Task prompt
Once you find the line containing "bacteria, and viruses" in the data below, copy it and each following line exactly, up to and including the line containing "you these benefits", and nothing else.

Given data
§

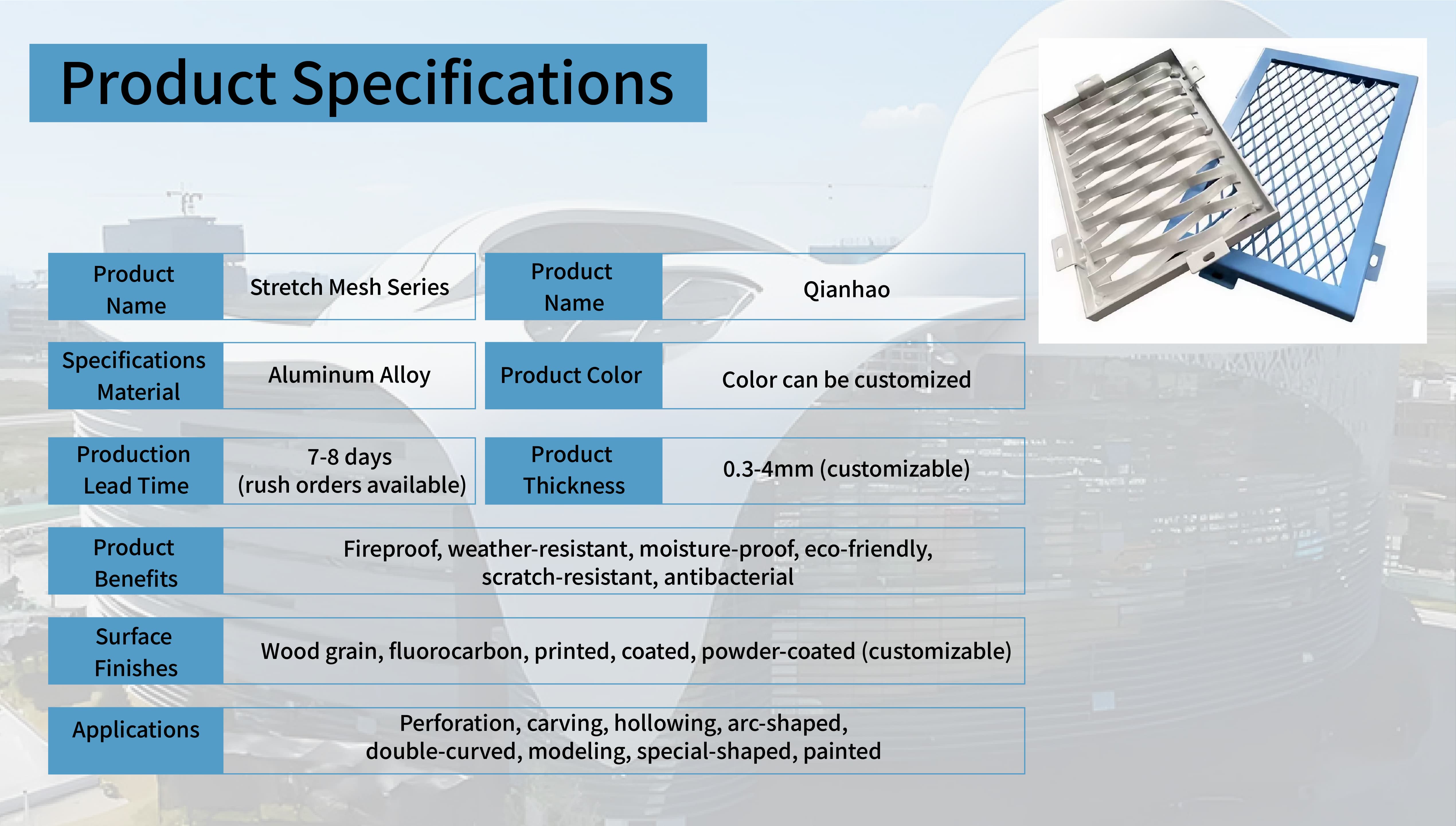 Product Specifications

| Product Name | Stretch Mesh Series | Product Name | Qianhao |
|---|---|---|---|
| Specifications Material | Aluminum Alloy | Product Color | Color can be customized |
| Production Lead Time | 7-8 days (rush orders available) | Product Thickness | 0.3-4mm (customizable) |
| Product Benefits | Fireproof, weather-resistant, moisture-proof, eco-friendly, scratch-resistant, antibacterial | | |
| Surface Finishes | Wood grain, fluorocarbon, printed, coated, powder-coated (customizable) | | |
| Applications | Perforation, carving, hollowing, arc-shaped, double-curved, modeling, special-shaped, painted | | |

§

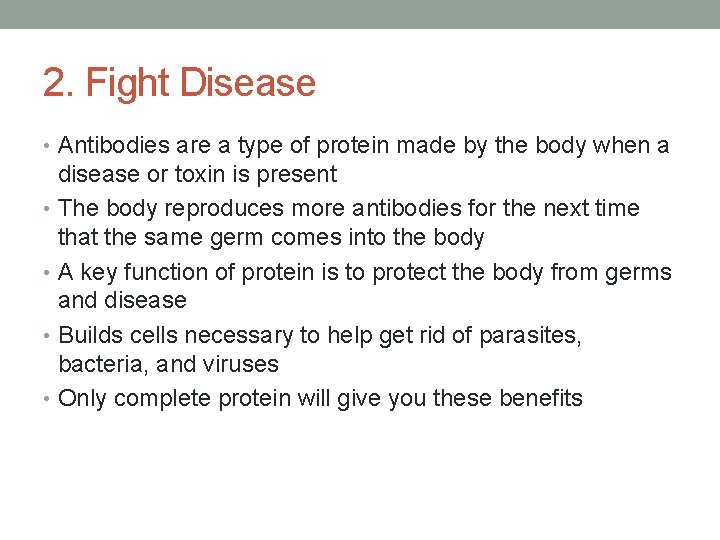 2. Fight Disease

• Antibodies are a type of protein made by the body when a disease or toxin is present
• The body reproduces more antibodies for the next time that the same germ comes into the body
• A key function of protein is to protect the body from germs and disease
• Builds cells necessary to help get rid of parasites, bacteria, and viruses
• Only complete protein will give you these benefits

§

Exercise result
• Builds cells necessary to help get rid of parasites, bacteria, and viruses
• Only complete protein will give you these benefits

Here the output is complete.